_EXCERPTED PASSAGE:_
__________
Not everything was smooth sailing. The lowest point in her life was when she lost her daughter, back in 2008. “It was so difficult,” she admits.
Eventually, Dean Cynthia was able to pick up the pieces. Despite her shortcomings, she remains optimistic. “You have to give up some because I don’t think you can do everything. While family life is something that’s very vulnerable, you can do it. Many years ago, I used to say, it’s just a matter of trying to allocate time for each. But somehow, something’s gotta give. You only have 24 hours in a day.”
That is why she thinks that present-day career women should be held in high regard. “You have to give it to the women who are dedicated to their careers because they have to give up a few hours each day that they could have devoted to their children,” she says.
The most challenging cases she ever handled do not concern complicated questions of law, but rather involves strained family relationships or bitter squabbles among the parties. “It’s difficult because parties are not civil to each other; but otherwise, even the most difficult corporate restructuring, there’s always a solution to that. When people do not see eye-to-eye anymore, it clouds their judgment.”
If being a partner in a big and reputable law firm is difficult enough, imagine if you mix this with the administrative nightmares of heading the country’s best law school. She was just appointed as Dean (and firm partner) when the Lenny Villa incident happened.
In fact, she considers it as her baptism of fire. “There were pressures from all sides. The frats were after me; Loyola was after me. I had difficulty also because I was coming home late, so my husband and my family were also after me,” she relates.
__________
_EXERCISE AIM:_ Can you write out, word for word, the part of the passage about Dean Cynthia between "If being a partner" and "Villa incident happened.", inclusive?

_INFORMATION PROVIDED:_
__________
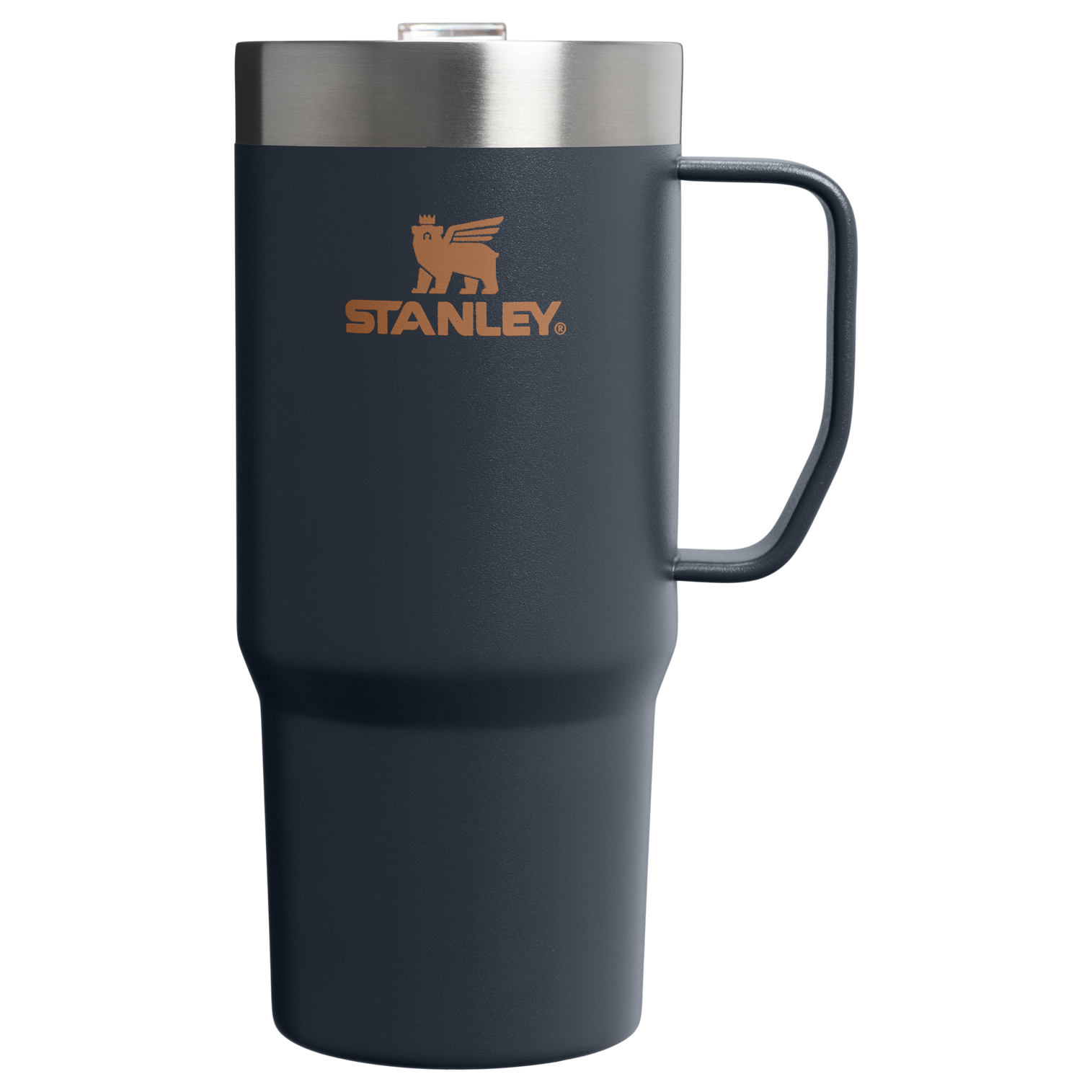 The Everyday Suburban Mug | 16 OZ - Create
__________
_ANSWER TO THIS EXERCISE:_
If being a partner in a big and reputable law firm is difficult enough, imagine if you mix this with the administrative nightmares of heading the country’s best law school. She was just appointed as Dean (and firm partner) when the Lenny Villa incident happened.